Among the records, find the lines that hold the string "name" and return them.

INFORMATION START

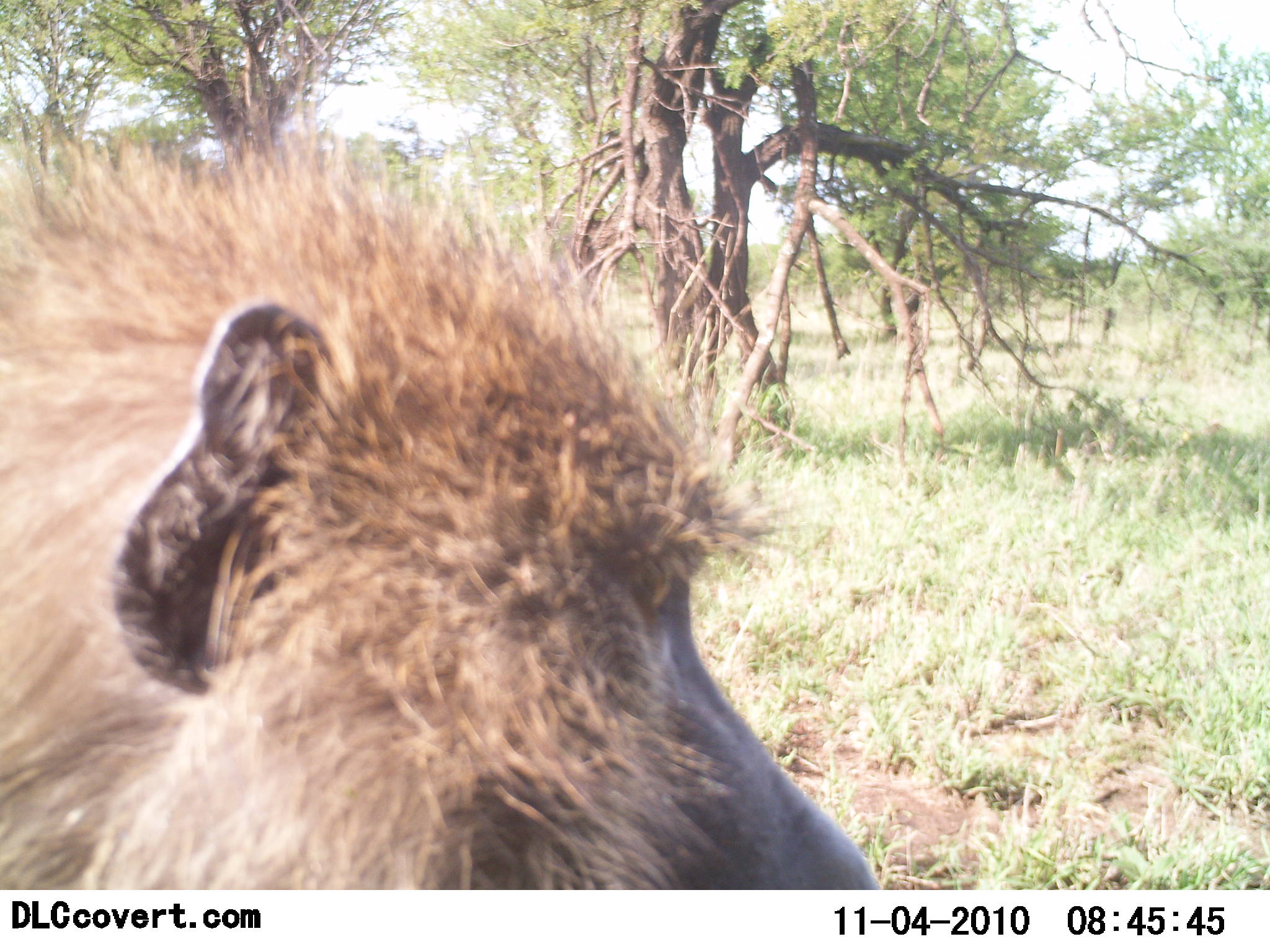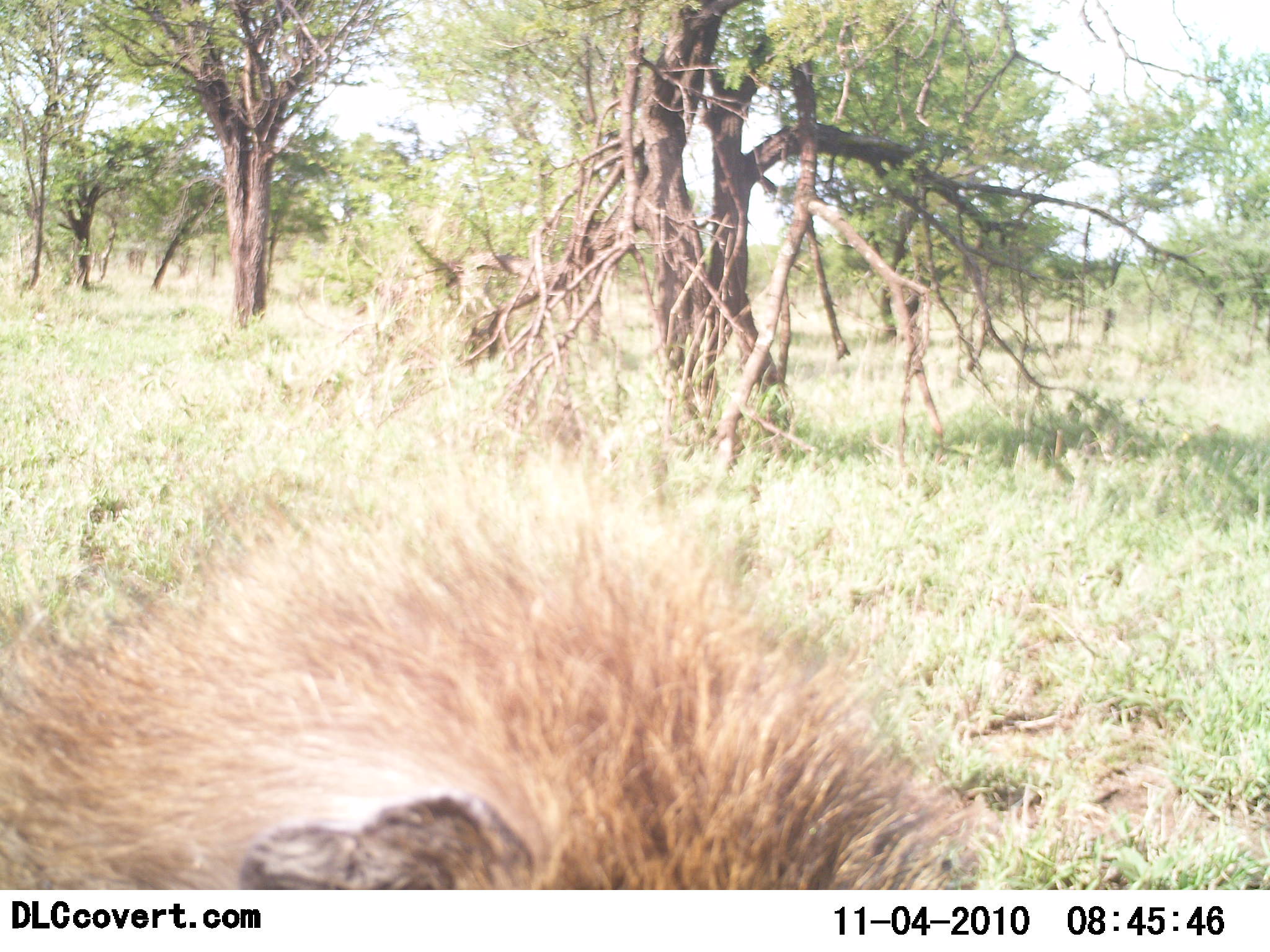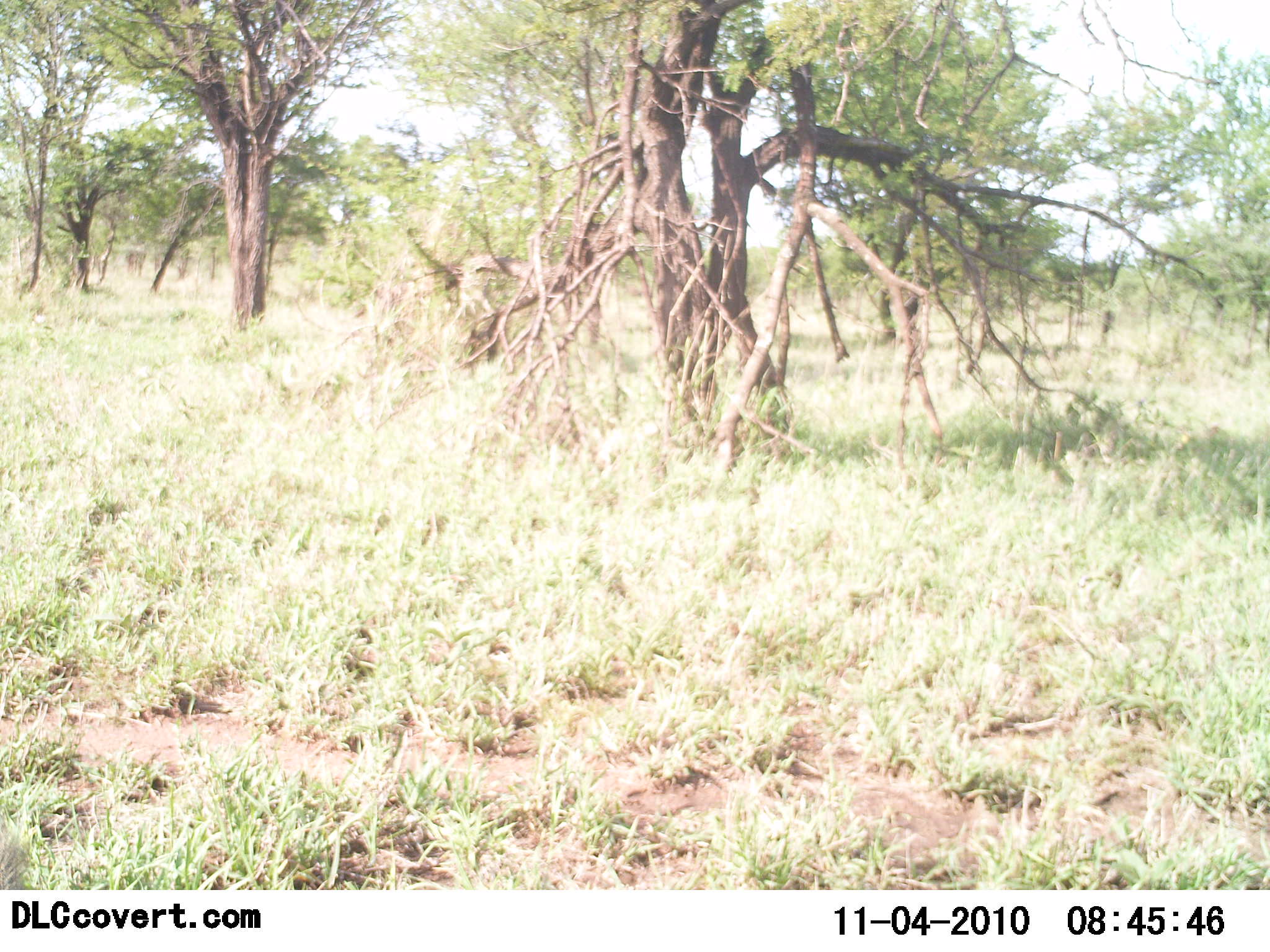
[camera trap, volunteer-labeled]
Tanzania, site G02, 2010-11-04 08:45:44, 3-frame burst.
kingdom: Animalia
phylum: Chordata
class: Mammalia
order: Primates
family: Cercopithecidae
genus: Papio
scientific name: Papio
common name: baboon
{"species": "baboon (Papio)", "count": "1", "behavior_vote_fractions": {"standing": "29%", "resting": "6%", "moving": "47%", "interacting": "12%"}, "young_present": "0%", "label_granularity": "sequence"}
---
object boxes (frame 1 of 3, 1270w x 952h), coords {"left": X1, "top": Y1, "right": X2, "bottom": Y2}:
animal: {"left": 0, "top": 118, "right": 879, "bottom": 890}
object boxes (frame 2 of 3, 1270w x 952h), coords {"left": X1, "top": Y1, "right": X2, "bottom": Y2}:
animal: {"left": 3, "top": 413, "right": 983, "bottom": 890}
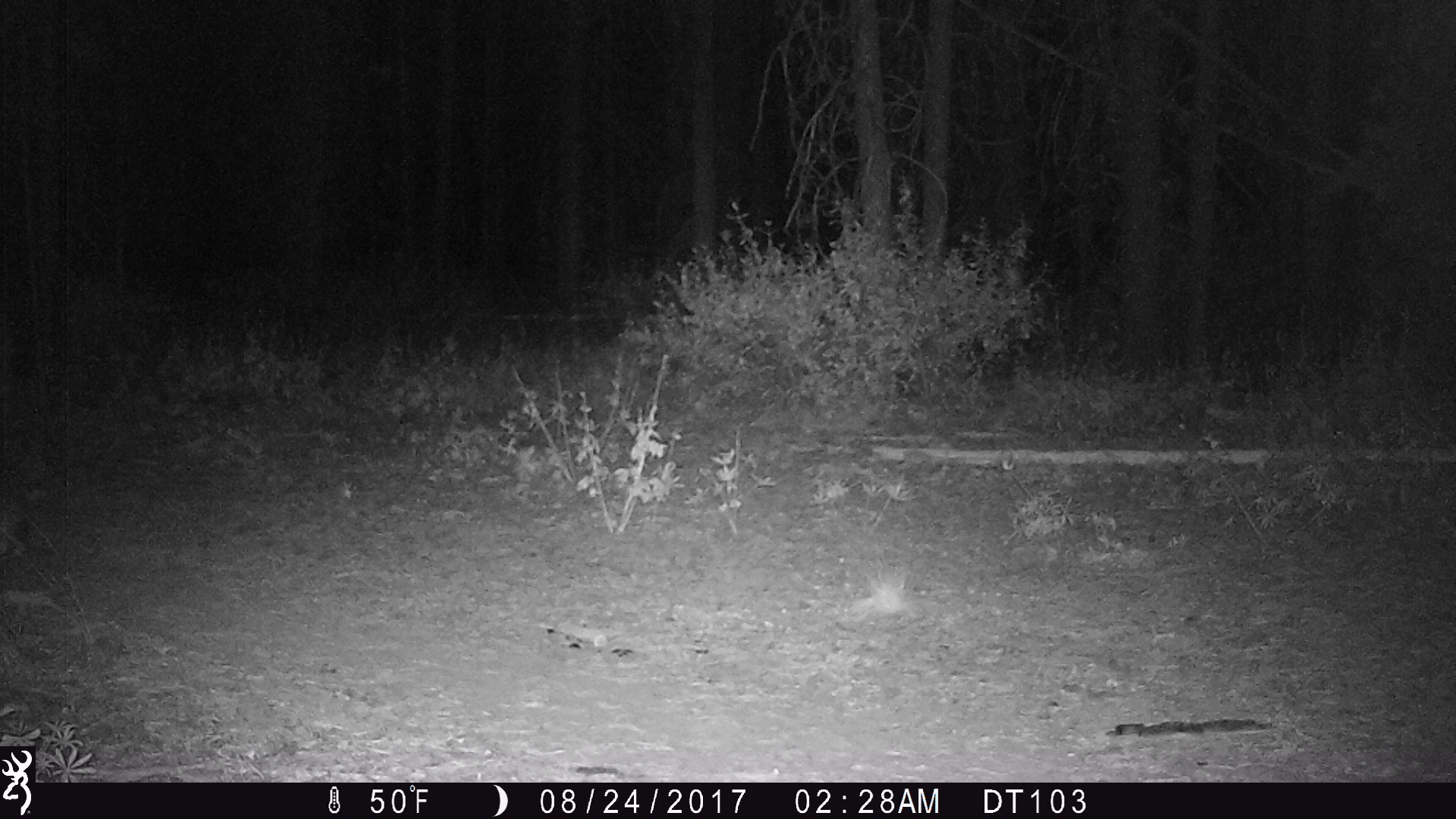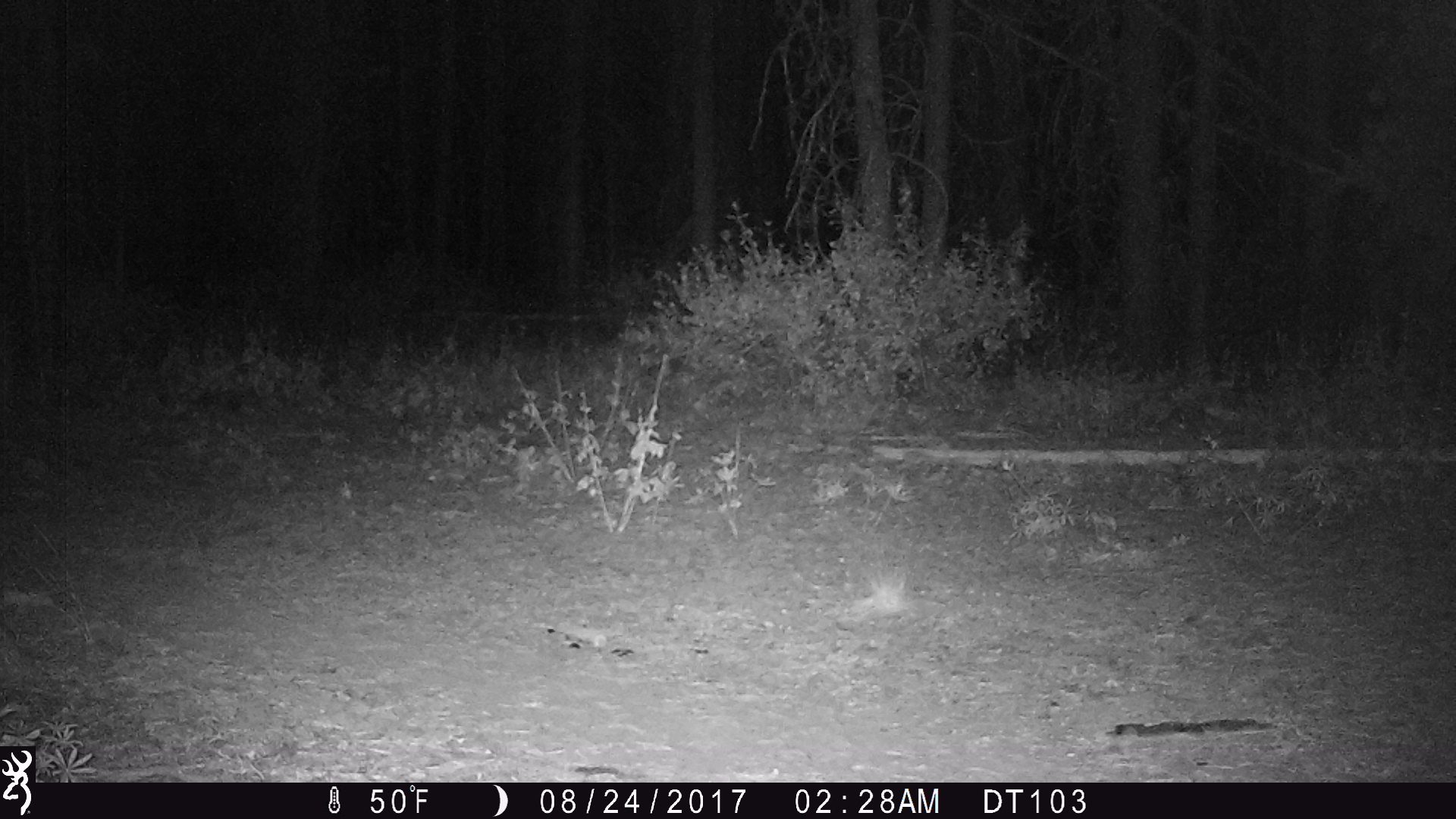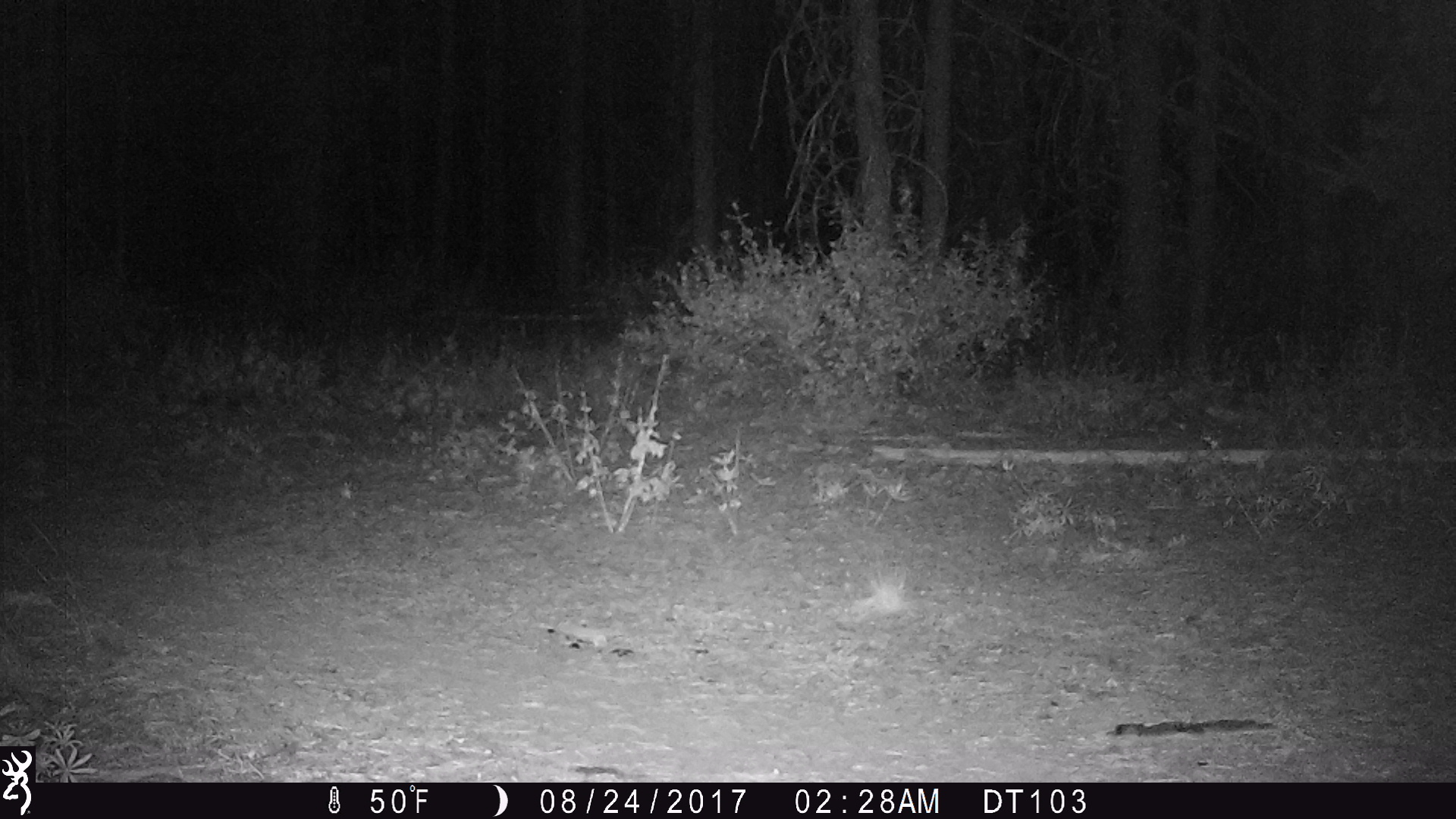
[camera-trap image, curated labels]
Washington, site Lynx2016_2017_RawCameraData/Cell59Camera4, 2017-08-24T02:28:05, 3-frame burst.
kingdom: Animalia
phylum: Chordata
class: Mammalia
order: Lagomorpha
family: Leporidae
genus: Lepus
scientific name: Lepus americanus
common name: snowshoe hare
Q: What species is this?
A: Lepus americanus (snowshoe hare).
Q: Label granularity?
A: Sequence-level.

INFORMATION END

# [TASK SOLUTION]
scientific name: Papio
common name: baboon
scientific name: Lepus americanus
common name: snowshoe hare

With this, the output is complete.